Les estimations prospectives tablent sur un taux d’inflation de 9 à 11% d’ici la fin de l’année en cours, car tout un ensemble de facteurs tend à y concourir. De nombreux déterminants militent en effet pour ce pronostic, à commencer par, la dévaluation massive du dinar par rapport aux devises fortes, la chute de la production industrielle, le surcroîts de taxes appliquées à plus d’un millier et les pénuries volontairement provoquées dans un contexte politique troubles.

Cet ensemble de facteurs tire quasi mécaniquement les prix vers le haut et comme il n’existe aucun mécanisme d’ajustement des salaires par rapport aux prix, le fossé entre revenus salariaux et coût de la vie, a tendance à se creuser pour constituer un véritable gouffre aujourd’hui. Sans doute par manque d’argent, le gouvernement ne peut même plus prendre la décision d’augmenter la valeur du SMIG (figé à 20.000 DA depuis 2010), ni celle de convoquer la « Tripartite », pour décider d’une hausse des salaires dans le secteur des entreprises.

De ce fait, le pouvoir d’achat des Algériens en sera affecté de manière grave et durable, dans un contexte de crises multidimensionnelles qui font craindre le pire.  Le soutien apporté par l’Etat aux prix de certains produits de premières nécessité (pain, lait, sucre, eau, carburants, électricité, gaz, transport public, etc.) ne suffira pas à contenir l’inflation dans une proportion acceptable, tant l’envolée des prix affectera tout le panier de produits auxquels se réfèrent l’Office national des statistiques (ONS) pour calculer les taux d’inflation.

La situation est d’autant plus grave que l’Etat ne verse plus depuis quelques mois ces subventions aux opérateurs qui assurent la production, l’importation, la fourniture et le transport de ces produits stratégiques. C’est toute la politique de subvention qui risque d’être ébranlée à une période où la population fortement appauvrie en a fortement besoin.

Il faut en effet savoir que les taux d’inflation «officiels» calculés par l’ONS sont des chiffres volontairement comprimés du fait qu’ils ne prennent en considération qu’une centaine de produits et services, dont au minimum une trentaine, bénéficie d’un soutien direct ou indirect des prix (pain, lait, carburants, électricité, gaz et eau, etc.) ou de prix administrés (céréales, transport de voyageurs, loyers publics, etc.).

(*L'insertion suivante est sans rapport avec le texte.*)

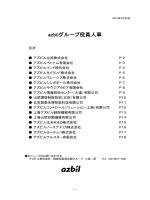 「azbilグループ役員人事(海外)」を掲載しました。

Si l’ONS venait à écarter de son panier de calcul, les produits soutenus par l’Etat, ses calculs seraient évidemment totalement chamboulés. On se retrouverait alors avec des taux d’inflation à deux chiffres pouvant avoisiner dans certains les 20%.

Ce regain subit d’inflation était en réalité prévisible. Un pays qui a construit pratiquement toute son économie sur la rente pétrolière ne peut en effet échapper aux conséquences d’un aussi substantiel déclin des recettes d’hydrocarbures qui a déstructuré le budget de l’Etat, au point d’avoir contraint la Banque d’Algérie à dévaluer le dinar d’environ 25% par rapport au dollar en moins d’une année. 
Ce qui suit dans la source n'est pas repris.